South Carolina asbestos litigation was included on the Watch List in 2019, thanks to its reputation for pro-plaintiff rulings and unfair treatment of defendants in the court overseeing these cases. A concerning pattern of discovery abuse, unwarranted sanctions, low evidentiary requirements, and multi-million-dollar verdicts solidified its position as a Judicial Hellhole.

Last year’s Judicial Hellholes report warned that unless South Carolina addressed these issues and returned the handling of asbestos cases to the individual counties in ordinary course, plaintiffs would likely continue to exploit these troubling and inequitable practices. Unfortunately, that is just what has happened and the abuse has reached such levels as to elevate South Carolina asbestos litigation to near the top of the list.


Retired South Carolina Supreme Court Chief Justice Jean Hoefer Toal was appointed as the state’s presiding asbestos judge in 2017. Since then, Judge Toal has built a record of broad pro-plaintiff rulings and has imposed severe and unwarranted discovery sanctions on defendants in almost every case she hears.

In March of 2019, Justice Beatty issued a surprise order that, without explanation, relieved Judge Toal of her oversight of asbestos cases.
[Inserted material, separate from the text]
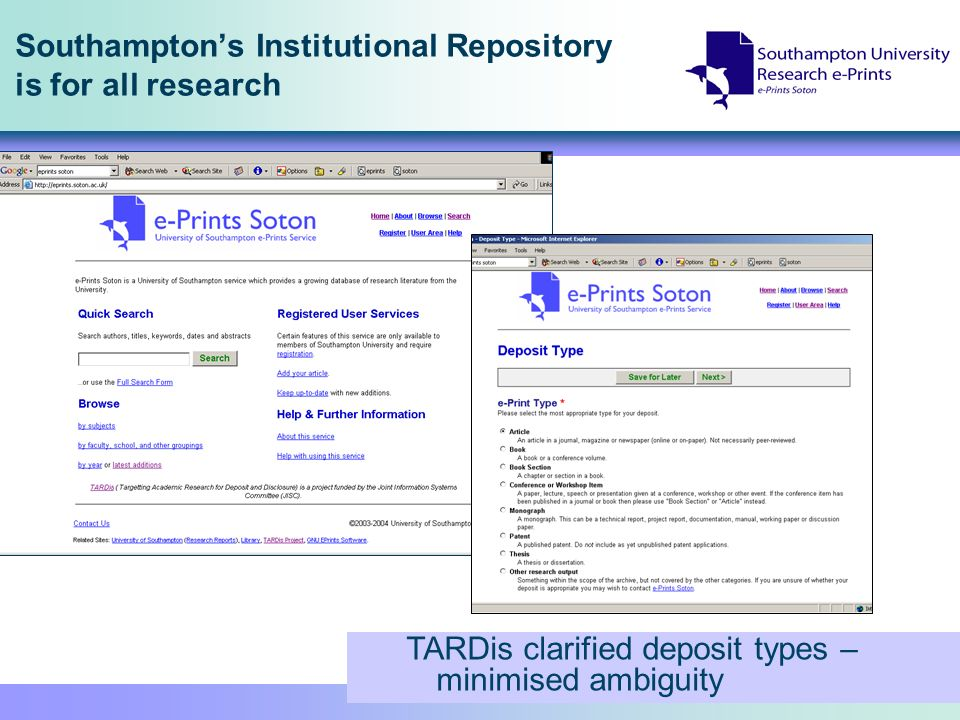 Southamptons Institutional Repository is for all research TARDis clarified deposit types – minimised ambiguity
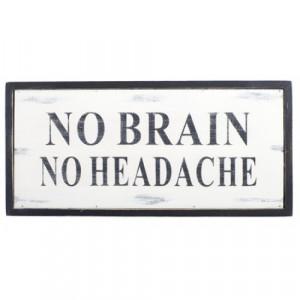 No Brain No Headache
Three months after that, on May 28, 2019 Justice Donald Beatty issued a third order indicating Judge Toal would be the Chief Judge for Administrative Purposes over asbestos cases in South Carolina, again without any explanation.

In several asbestos cases, Judge Toal has overturned or substantially modified jury verdicts she didn’t agree with, inappropriately consolidated substantially different cases into one trial, and made the unusual move of naming insurance carriers as the “alter egos” of their insureds.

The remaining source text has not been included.